* _TAREFAS ESCRITAS_:
**A)** Por favor, apresente como tabela Markdown o trecho da listagem que começa na linha que contém "Looking at the snapshot" e vai até o fim da listagem, com as duas extremidades incluídas e sem as linhas em branco. Use a coluna Nº para o número de cada linha e a coluna Conteúdo para a linha.
**B)** Dê continuidade ao texto sobre alfabetização a partir do ponto em que ele termina.

* _TEXTO APRESENTADO_:
== == ==
Segundo Ferreiro e Teberosky (1999), a criança inicia o processo da alfabetização antes mesmo de chegar à escola, construindo ideias e hipóteses sobre o código escrito. Ela percorre caminhos até a aquisição da leitura e da escrita, passando pelos níveis pré-silábico, silábico, silábico-alfabético e alfabético. Nessas fases, a criança constrói e desconstrói conceitos. Dessa maneira, alfabetizar é uma prática sociocultural de inserção da criança no mundo da linguagem escrita.

No Brasil, a história da alfabetização é marcada por altos índices de analfabetismo, assim como pelo fracasso escolar nos primeiros anos de escolarização com foco na avaliação dos métodos de ensino da leitura e da escrita. No cenário da educação atual, as discussões sobre o processo de alfabetização têm ocupado papel central, dada a sua importância para a escolarização das crianças.

No entanto, por muito tempo, se achou que estar alfabetizado era saber as letras, juntar as sílabas e formar palavras. Nessa época se aprendia por repetição de sons e era comum o uso das cartilhas nas escolas. Hoje, esse método é conhecido como método sintético, principalmente quando se utiliza a fonação e/ou a soletração.

Hoje, o conceito de pessoa alfabetizada se diferencia e precisa preencher vários requisitos que até algum tempo passavam despercebidos. Soares (2003) considera que alfabetização é a aprendizagem da técnica, com o domínio da escrita, da leitura e da relação que existe entre grafemas e fonemas, assim como dos diferentes instrumentos de escrita, ou seja, um processo que vai muito além de decodificação de letras e sílabas.

Em um sentido mais amplo que o de Soares, a Unesco descreve a alfabetização como:

o conhecimento básico, necessário a todos num mundo em transformação; em sentido amplo, é um direito humano fundamental. Em toda a sociedade, a alfabetização é uma habilidade primordial em si mesma e um dos pilares para o desenvolvimento de outras habilidades. Existem milhões de pessoas, a maioria mulheres, que não têm a oportunidade de aprender [...] a Alfabetização tem também o papel de promover a participação em atividades sociais, econômicas, políticas e culturais, além de ser requisito básico para a educação continuada durante a vida (Unesco, 1999).

Mesmo com tantos estudos atualizados, com teorias e metodologias ativas impostas atualmente, muitos professores ainda definem erroneamente o processo de alfabetização como sinônimo de uma técnica. De acordo com o Plano Nacional de Alfabetização (PNA, 2019), com base na Ciência Cognitiva da Leitura, a alfabetização é o ensino das habilidades de leitura e de escrita em um sistema alfabético.

A BNCC (Brasil, 2018) ressalta que alfabetizar é trabalhar com a apropriação pelo aluno da ortografia do português do Brasil escrito, compreendendo como se dá esse processo (longo) de construção de um conjunto de conhecimentos sobre o funcionamento fonológico da língua pelo estudante.

Com isso é preciso conhecer as relações fono-ortográficas, isto é, as relações entre sons (fonemas) do português oral do Brasil em suas variedades e as letras (grafemas) do português brasileiro escrito.
== == ==
Registros de raciocínio sobre cenas:
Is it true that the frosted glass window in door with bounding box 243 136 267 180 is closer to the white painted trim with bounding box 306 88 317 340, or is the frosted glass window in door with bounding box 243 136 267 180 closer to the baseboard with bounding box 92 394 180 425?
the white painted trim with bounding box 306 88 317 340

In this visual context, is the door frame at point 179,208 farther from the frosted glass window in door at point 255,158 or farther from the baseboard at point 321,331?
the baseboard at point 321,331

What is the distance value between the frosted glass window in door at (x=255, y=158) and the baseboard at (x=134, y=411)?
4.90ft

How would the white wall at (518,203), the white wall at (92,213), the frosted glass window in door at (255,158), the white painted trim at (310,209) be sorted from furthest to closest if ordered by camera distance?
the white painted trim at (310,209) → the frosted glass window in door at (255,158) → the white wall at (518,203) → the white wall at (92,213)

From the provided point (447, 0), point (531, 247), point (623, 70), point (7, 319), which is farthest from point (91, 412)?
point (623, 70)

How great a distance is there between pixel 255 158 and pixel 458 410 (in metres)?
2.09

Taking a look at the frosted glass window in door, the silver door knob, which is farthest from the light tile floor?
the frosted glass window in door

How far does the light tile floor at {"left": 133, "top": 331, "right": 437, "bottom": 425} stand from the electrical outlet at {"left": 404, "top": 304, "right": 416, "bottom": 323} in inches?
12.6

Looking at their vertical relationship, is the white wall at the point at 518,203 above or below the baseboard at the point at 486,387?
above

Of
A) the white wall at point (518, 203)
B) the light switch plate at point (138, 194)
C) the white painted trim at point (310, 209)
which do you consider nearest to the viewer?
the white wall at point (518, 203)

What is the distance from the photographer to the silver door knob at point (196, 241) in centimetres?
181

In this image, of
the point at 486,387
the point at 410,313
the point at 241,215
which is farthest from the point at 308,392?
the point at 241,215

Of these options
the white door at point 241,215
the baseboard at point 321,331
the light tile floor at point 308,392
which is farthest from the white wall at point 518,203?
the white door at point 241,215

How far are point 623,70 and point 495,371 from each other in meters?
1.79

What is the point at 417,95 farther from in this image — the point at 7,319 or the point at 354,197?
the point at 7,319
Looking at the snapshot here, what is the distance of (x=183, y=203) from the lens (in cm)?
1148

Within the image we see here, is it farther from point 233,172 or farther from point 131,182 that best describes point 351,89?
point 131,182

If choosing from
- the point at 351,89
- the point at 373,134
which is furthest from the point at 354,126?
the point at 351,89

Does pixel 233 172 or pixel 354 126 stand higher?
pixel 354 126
== == ==
* _RESPOSTAS DAS TAREFAS_:
**A)**
| Nº | Conteúdo |
|---|---|
| 1 | Looking at the snapshot here, what is the distance of (x=183, y=203) from the lens (in cm)? |
| 2 | 1148 |
| 3 | Within the image we see here, is it farther from point 233,172 or farther from point 131,182 that best describes point 351,89? |
| 4 | point 131,182 |
| 5 | If choosing from |
| 6 | - the point at 351,89 |
| 7 | - the point at 373,134 |
| 8 | which is furthest from the point at 354,126? |
| 9 | the point at 351,89 |
| 10 | Does pixel 233 172 or pixel 354 126 stand higher? |
| 11 | pixel 354 126 |

**B)**
Funcionamento da escrita alfabética

De acordo com a BNCC (Brasil, 2018), conhecer o mecanismo do processo de funcionamento é principalmente perceber as relações complexas que se estabelecem entre os sons da fala (fonemas) e as letras da escrita (grafemas). Isso envolve a consciência fonológica da linguagem: perceber seus sons, como se separam e se juntam em novas palavras. Ocorre que essas relações não são tão simples quanto as cartilhas ou os livros de alfabetização fazem parecer. Não há uma regularidade nessas relações e elas são construídas por convenção. Não há, como diria Saussure, “motivação” nessas relações, ou seja, diferente dos desenhos, as letras da escrita não representam propriedades concretas desses sons.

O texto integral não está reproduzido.